Brief descriptive captions:
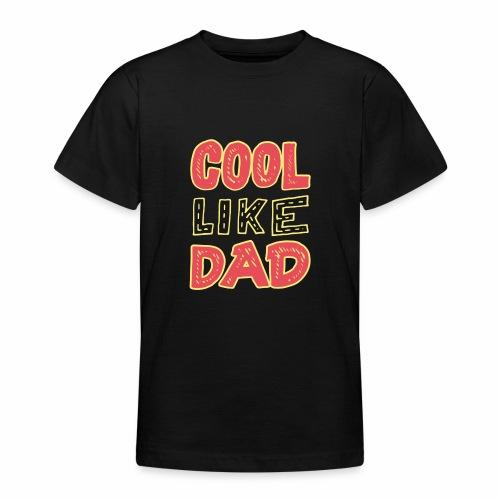 Cool Like Dad - Teenager T-shirt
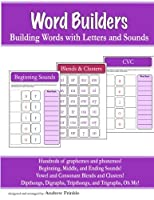 Word Builders: Building Words with Letters and Sounds 1507830564 Book Cover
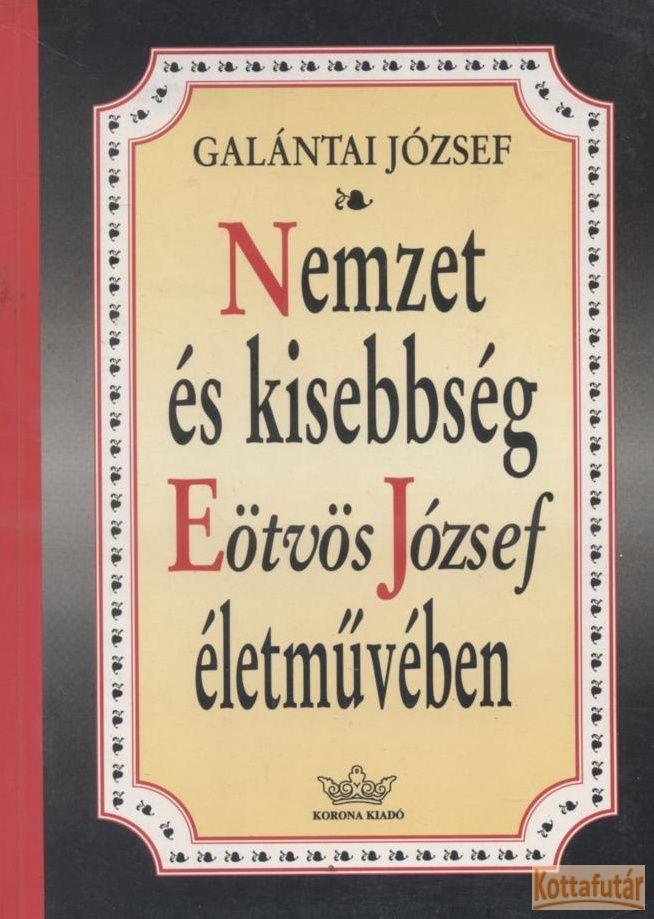 Nemzet és kisebbség Eötvös József életművében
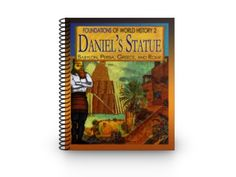Foundations of World History 2: Daniel's Statue (Babylon, Persia, Greece, and Rome) by Anne Elliott- This curriculum is intended primarily for grades 4-8, but it can easily be adapted for all ages.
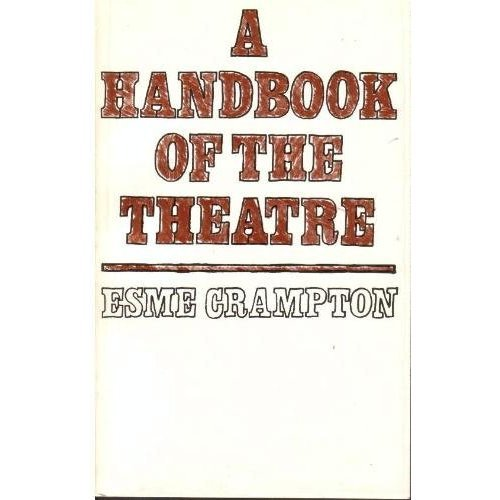 A Handbook of the Theatre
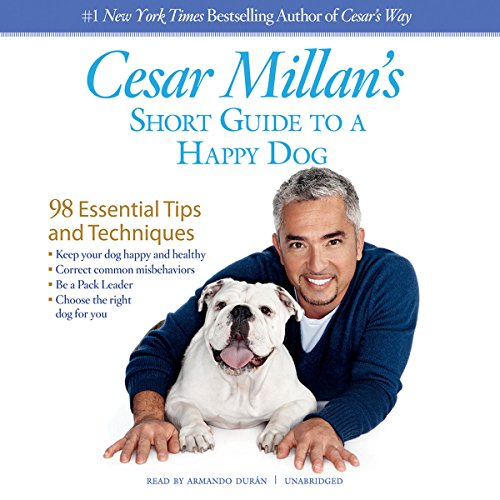 Cesar Millan's Short Guide to a Happy Dog  Audiolibri
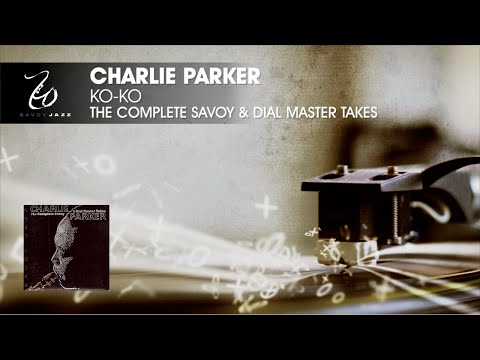 Charlie Parker - Ko Ko - The Complete Savoy & Dial Master Takes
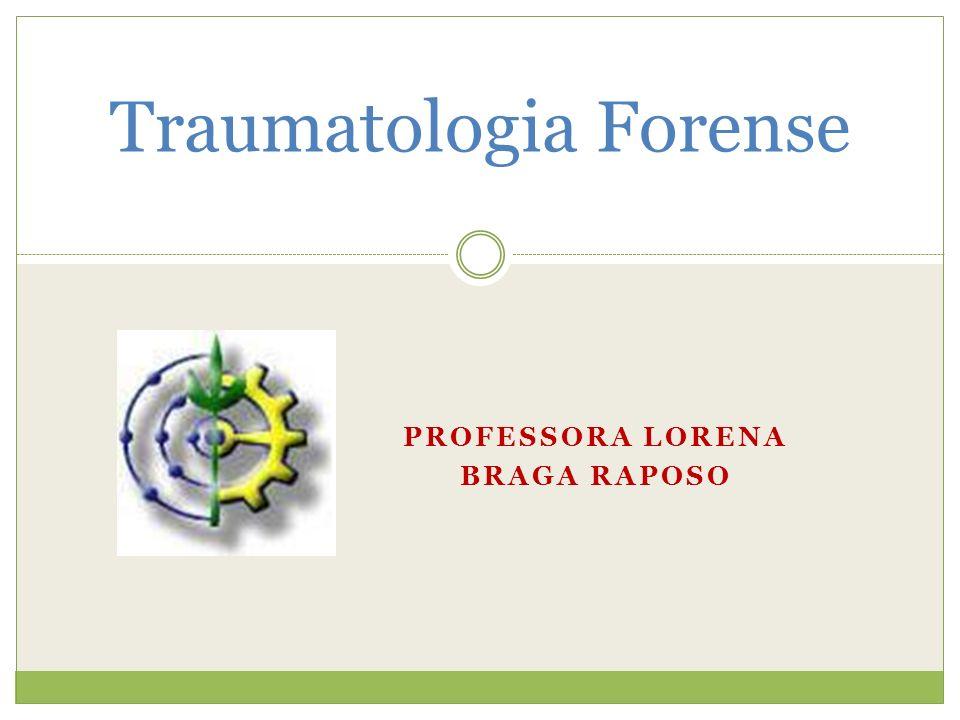 Traumatologia Forense PROFESSORA LORENA BRAGA RAPOSO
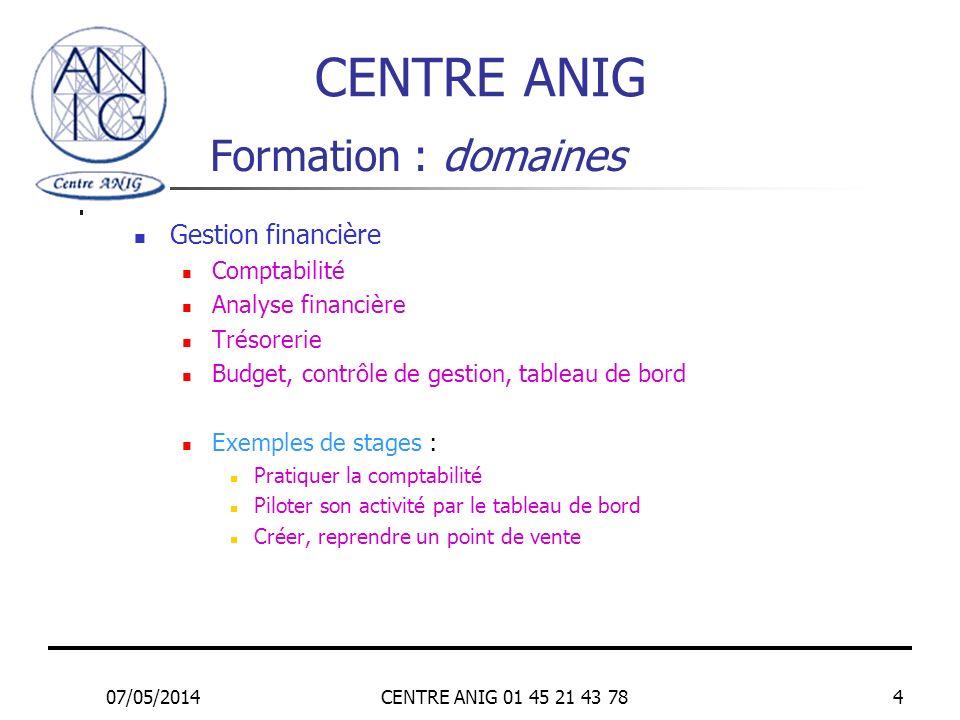 07/05/2014CENTRE ANIG 01 45 21 43 784 Formation : domaines Gestion financière Comptabilité Analyse financière Trésorerie Budget, contrôle de gestion,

EXERCISE REQUIREMENTS »
Would you transcribe, exactly and only, the lines from the one that contains "Nemzet és kisebbség" through the last line of the data above, without any pictures?

TASK SOLUTION »
 Nemzet és kisebbség Eötvös József életművében
Foundations of World History 2: Daniel's Statue (Babylon, Persia, Greece, and Rome) by Anne Elliott- This curriculum is intended primarily for grades 4-8, but it can easily be adapted for all ages.
 A Handbook of the Theatre
 Cesar Millan's Short Guide to a Happy Dog  Audiolibri
 Charlie Parker - Ko Ko - The Complete Savoy & Dial Master Takes
 Traumatologia Forense PROFESSORA LORENA BRAGA RAPOSO
 07/05/2014CENTRE ANIG 01 45 21 43 784 Formation : domaines Gestion financière Comptabilité Analyse financière Trésorerie Budget, contrôle de gestion,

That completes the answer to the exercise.